VYPR
Vypr IntelligenceAI-generatedJun 10, 2026· 12 CVEs

QNAP QTS: Critical Command Injection and XSS Flaws Disclosed in Batch

QNAP addressed a cluster of 12 vulnerabilities in its QTS operating system, including critical command injection and high-severity XSS flaws, with patches released on June 9-10, 2026.

Key findings

  • Twelve QNAP QTS vulnerabilities disclosed between June 9-10, 2026.
  • Includes critical and high-severity command injection flaws allowing arbitrary code execution.
  • A high-severity XSS vulnerability (CVE-2026-41539) also disclosed.
  • Other vulnerabilities include path traversal, DoS, integer overflow, and buffer overflow.
  • Patches are available for affected QTS versions, with specific build numbers provided.

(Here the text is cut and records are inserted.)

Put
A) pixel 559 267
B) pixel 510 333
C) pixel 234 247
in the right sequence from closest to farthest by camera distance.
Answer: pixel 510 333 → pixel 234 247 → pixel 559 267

QNAP has released security updates to address a significant batch of twelve vulnerabilities affecting its QTS operating system. The disclosures, spanning June 9th and 10th, 2026, include critical and high-severity flaws that could allow remote attackers to execute arbitrary commands or perform cross-site scripting attacks.

Several command injection vulnerabilities, rated High and Critical, were disclosed. CVE-2026-24719, CVE-2026-22893, CVE-2025-66279, and CVE-2025-66273 all allow remote attackers with administrator privileges to execute arbitrary commands on affected systems. A particularly critical flaw, CVE-2025-66276, also rated Critical, was fixed in QTS 5.2.7.3256 build 20250913 and later. These command injection flaws pose a severe risk, potentially allowing attackers to take full control of compromised devices.

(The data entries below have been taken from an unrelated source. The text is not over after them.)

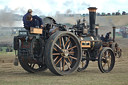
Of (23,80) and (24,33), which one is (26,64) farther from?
(23,80)

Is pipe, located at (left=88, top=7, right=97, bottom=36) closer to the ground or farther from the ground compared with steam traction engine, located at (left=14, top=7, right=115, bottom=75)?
farther from the ground

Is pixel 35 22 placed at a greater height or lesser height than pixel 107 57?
greater

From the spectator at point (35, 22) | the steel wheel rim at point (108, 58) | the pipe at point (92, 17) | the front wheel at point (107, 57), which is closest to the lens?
the spectator at point (35, 22)

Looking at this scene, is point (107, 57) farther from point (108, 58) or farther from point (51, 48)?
point (51, 48)

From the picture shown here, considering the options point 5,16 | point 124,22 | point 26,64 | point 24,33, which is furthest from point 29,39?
point 124,22

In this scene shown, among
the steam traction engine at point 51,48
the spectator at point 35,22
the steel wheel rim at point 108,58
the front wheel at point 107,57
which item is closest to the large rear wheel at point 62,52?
the steam traction engine at point 51,48

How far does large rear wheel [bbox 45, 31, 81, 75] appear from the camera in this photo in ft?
32.7

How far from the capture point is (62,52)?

Adding to the severity, a cross-site scripting (XSS) vulnerability, CVE-2026-41539, was also disclosed. This High-severity flaw could enable remote attackers to bypass security mechanisms or read application data, impacting users who interact with the QTS interface.

Other vulnerabilities addressed in this batch include path traversal (CVE-2026-24717), NULL pointer dereferences leading to denial-of-service (DoS) attacks (CVE-2026-24716 and CVE-2025-66281), an integer overflow or wraparound issue that could compromise system security (CVE-2025-66280), and a buffer overflow vulnerability (CVE-2025-62858) that could lead to memory corruption or process crashes.

QNAP has provided patches for these vulnerabilities, with fixes integrated into various QTS versions. For instance, CVE-2026-24719 was fixed in QTS 5.2.9.3492 build 20260, while CVE-2025-66281 was addressed in QTS 5.2.9.3410 build 20250214 and later. Users are strongly advised to update their QNAP devices to the latest available firmware to mitigate these risks. Some advisories noted that specific versions like QuTS hero, QuTScloud, or certain QTS builds were not affected by particular vulnerabilities, but a comprehensive update is recommended.

This coordinated disclosure highlights ongoing security challenges for network-attached storage (NAS) devices, which often store sensitive data. The presence of critical command injection flaws underscores the importance of prompt patching and robust security practices for administrators managing QNAP systems.

AI-written article. Grounded in 12 CVE records listed below.